La scène est très proche de celle déjà
examinée sur le mur Nord. Merefnebef est assis sur
un siège reposant lui même sur une petite estrade
peinte en blanc. Il étend sa main droite vers la première
miche de pain, tandis que sa main gauche est replié
sur sa poitrine, serrant une petite pièce d'étoffe
blanche. Les inscriptions reprennent certains titres du vizir,
dont celui-ci : "administrateur
du domaine 'Seba-Hor-Khenty-pet' ".
Les miches de pain reposent verticalement sur un plateau,
lui-même soutenu par un guéridon fin, qui s'élargit
en haut et en bas. Sous la table, deux petites tables munies
d'étagères supportent jarres et vases.
Sous la chaise, nous retrouvons le chien "Celui
qui est décoré comme un ST", cette
fois en compagnie d'un petit singe en train de manger des
figues. Sans aucun doute, il s'agit là d'animaux de
compagnie du vizir (pl 074g).
Derrière la table, jusqu'à la frise qui borde
l'entrée, se trouve un empilement d'offrandes des plus
diverses, réalisant une "scène de genre"(pl
074e). On remarquera, en particulier, la représentation d'un oiseau, sans doute un pigeon.
La liste d'offrandes.
Celle-ci comporte 5 lignes et 21 colonnes ; chaque rite ou
offrande est déterminé par deux cellules superposées
: nom / quantité. Il n'y a pas de cellule d'unité
de mesure. La séquence des offrandes et des rites suit, à
quelques exceptions près, le schéma canonique.
Registre inférieur
Il mesure 0,47 m de haut de chaque côté. Il montre
un défilé de porteurs d'offrandes, et un orchestre
qui le reçoit.
1)- A droite et à gauche
: les porteurs d'offrandes
Du côté gauche de la fausse porte, trois hommes
marchent vers celle-ci. Ils sont quatre du côté
droit, un peu mieux préservés. Tous portent
de courtes perruques frisées et un petit pagne moulant.

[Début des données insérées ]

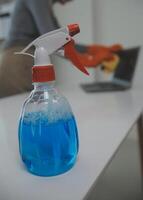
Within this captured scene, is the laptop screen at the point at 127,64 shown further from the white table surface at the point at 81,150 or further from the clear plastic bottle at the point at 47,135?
the clear plastic bottle at the point at 47,135

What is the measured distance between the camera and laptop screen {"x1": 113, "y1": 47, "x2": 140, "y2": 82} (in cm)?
130

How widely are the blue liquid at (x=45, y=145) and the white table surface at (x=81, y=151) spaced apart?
0.01 metres

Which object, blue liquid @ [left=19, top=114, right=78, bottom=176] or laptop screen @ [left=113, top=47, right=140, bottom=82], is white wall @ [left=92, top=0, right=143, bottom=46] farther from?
blue liquid @ [left=19, top=114, right=78, bottom=176]

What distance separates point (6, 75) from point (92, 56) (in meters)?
0.49

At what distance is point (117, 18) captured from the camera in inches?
61.2

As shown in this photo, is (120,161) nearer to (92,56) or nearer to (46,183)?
(92,56)

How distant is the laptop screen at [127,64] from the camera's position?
51.2 inches

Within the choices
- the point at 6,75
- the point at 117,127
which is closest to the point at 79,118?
the point at 117,127

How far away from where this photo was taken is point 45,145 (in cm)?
37

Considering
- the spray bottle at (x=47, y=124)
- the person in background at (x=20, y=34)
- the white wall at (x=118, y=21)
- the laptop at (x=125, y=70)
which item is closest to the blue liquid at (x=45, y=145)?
the spray bottle at (x=47, y=124)

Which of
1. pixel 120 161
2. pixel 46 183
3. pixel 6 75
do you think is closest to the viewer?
pixel 46 183

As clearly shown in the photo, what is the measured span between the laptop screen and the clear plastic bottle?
0.96m

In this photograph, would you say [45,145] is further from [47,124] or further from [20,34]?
[20,34]

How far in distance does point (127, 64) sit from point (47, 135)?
40.3 inches
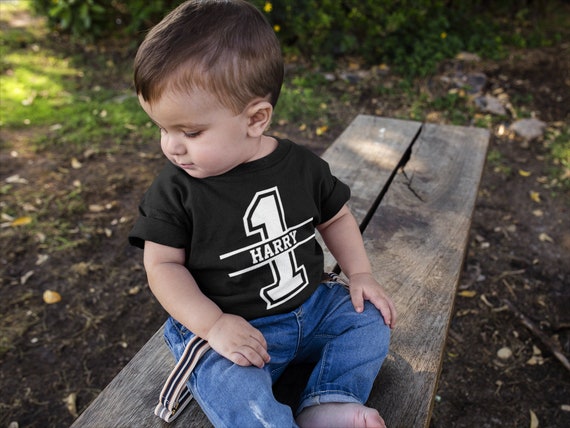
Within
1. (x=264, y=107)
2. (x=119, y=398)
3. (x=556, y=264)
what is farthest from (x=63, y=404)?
(x=556, y=264)

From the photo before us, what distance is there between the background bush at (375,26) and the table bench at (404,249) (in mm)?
2562

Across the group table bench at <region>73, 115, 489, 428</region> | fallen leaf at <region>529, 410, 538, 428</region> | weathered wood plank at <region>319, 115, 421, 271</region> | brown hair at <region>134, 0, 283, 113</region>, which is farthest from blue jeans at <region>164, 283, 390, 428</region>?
fallen leaf at <region>529, 410, 538, 428</region>

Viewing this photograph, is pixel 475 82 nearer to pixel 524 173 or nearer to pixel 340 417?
pixel 524 173

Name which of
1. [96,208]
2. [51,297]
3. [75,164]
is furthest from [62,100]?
[51,297]

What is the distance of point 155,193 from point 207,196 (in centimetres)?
13

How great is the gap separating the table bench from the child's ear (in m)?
0.69

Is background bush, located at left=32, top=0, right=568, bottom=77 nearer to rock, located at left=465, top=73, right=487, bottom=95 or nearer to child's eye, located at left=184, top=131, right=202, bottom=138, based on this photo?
rock, located at left=465, top=73, right=487, bottom=95

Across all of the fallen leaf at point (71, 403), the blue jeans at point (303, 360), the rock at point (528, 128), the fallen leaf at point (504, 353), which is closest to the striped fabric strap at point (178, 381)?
the blue jeans at point (303, 360)

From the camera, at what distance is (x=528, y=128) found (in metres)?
4.32

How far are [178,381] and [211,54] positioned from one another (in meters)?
0.77

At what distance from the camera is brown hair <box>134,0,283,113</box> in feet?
3.60

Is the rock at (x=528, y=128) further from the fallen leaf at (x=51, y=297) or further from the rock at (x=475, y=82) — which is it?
the fallen leaf at (x=51, y=297)

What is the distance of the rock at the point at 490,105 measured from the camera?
455 centimetres

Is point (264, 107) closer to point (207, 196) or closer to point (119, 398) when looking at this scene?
point (207, 196)
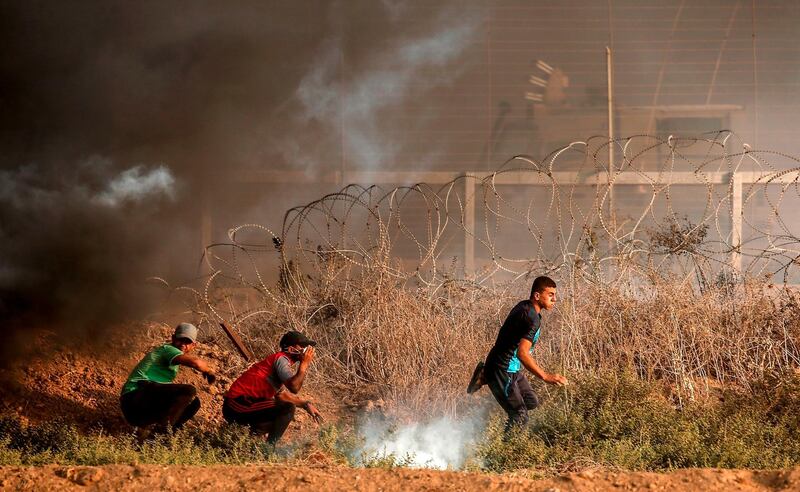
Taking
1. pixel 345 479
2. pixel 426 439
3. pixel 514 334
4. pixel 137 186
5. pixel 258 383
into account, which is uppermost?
pixel 137 186

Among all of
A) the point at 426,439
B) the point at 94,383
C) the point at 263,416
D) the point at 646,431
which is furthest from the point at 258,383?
the point at 646,431

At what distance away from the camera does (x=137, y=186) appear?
1375 cm

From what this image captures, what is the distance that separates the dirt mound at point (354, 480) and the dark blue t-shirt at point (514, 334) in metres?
1.37

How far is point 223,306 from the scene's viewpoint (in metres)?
12.5

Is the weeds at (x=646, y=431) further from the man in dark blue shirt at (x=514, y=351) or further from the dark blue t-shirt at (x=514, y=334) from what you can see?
the dark blue t-shirt at (x=514, y=334)

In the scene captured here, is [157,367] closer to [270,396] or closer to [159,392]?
[159,392]

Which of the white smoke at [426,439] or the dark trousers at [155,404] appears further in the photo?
the dark trousers at [155,404]

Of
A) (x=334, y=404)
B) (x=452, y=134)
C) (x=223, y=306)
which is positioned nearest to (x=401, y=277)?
(x=334, y=404)

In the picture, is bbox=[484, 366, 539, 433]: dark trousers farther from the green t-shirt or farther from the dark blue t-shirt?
the green t-shirt

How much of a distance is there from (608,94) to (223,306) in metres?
9.03

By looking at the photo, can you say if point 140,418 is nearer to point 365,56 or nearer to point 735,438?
point 735,438

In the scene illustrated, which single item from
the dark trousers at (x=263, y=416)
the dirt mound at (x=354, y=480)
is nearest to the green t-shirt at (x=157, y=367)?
the dark trousers at (x=263, y=416)

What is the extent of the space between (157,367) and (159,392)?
22cm

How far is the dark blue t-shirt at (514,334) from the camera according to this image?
7422 millimetres
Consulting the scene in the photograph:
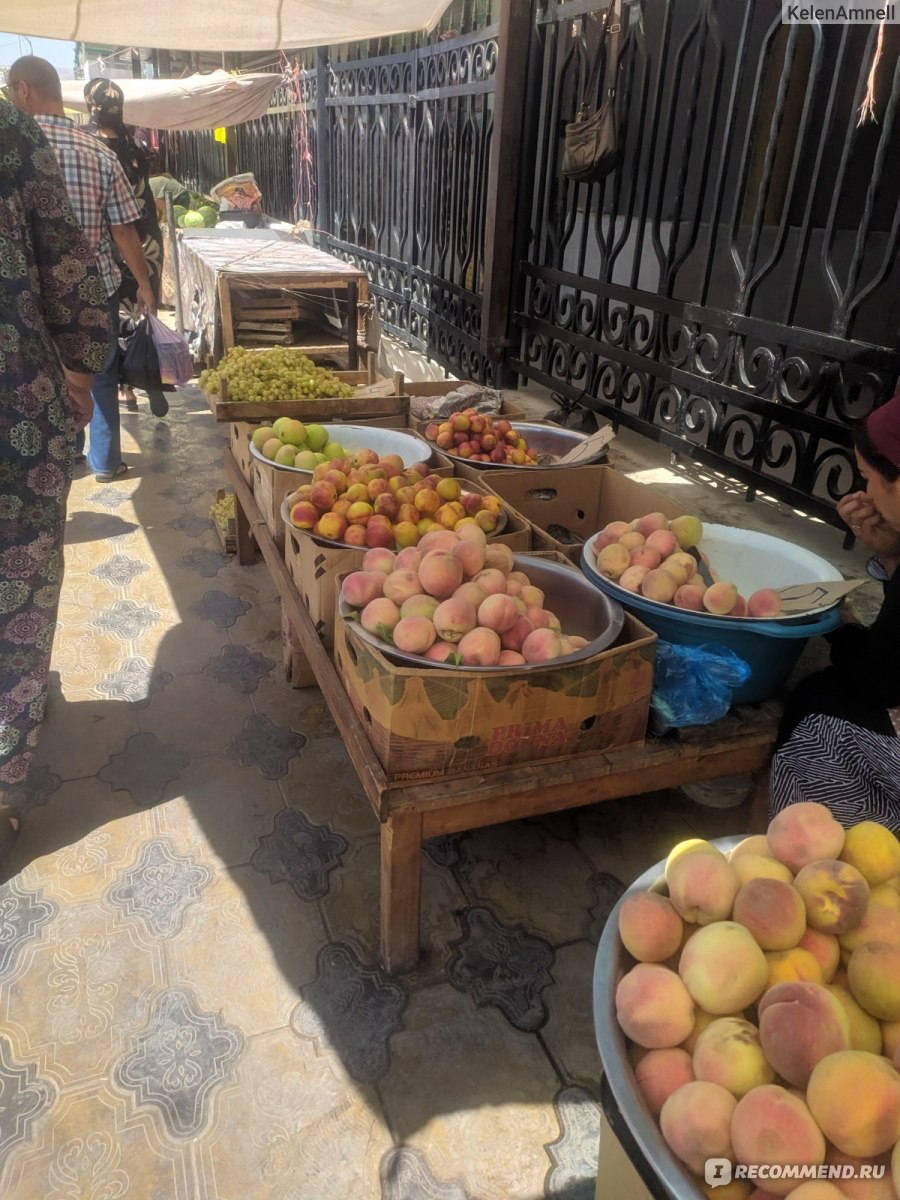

Leur représentation et les offrandes qu'ils amènent
sont superposables à ce que nous avons déjà
vu.
2)- A droite : les musiciens
(pl 074h).
Sur le sous-registre du haut, nous retrouvons, comme précédemment,
quatre compagnes du vizir qui jouent de la harpe : Sesheshet,
Iret, Nebet et Medjout.
Sur celui du bas, quatre hommes : un flûtiste (Seba?)
et trois harpistes : Mery, Pedenou, Idouiqer.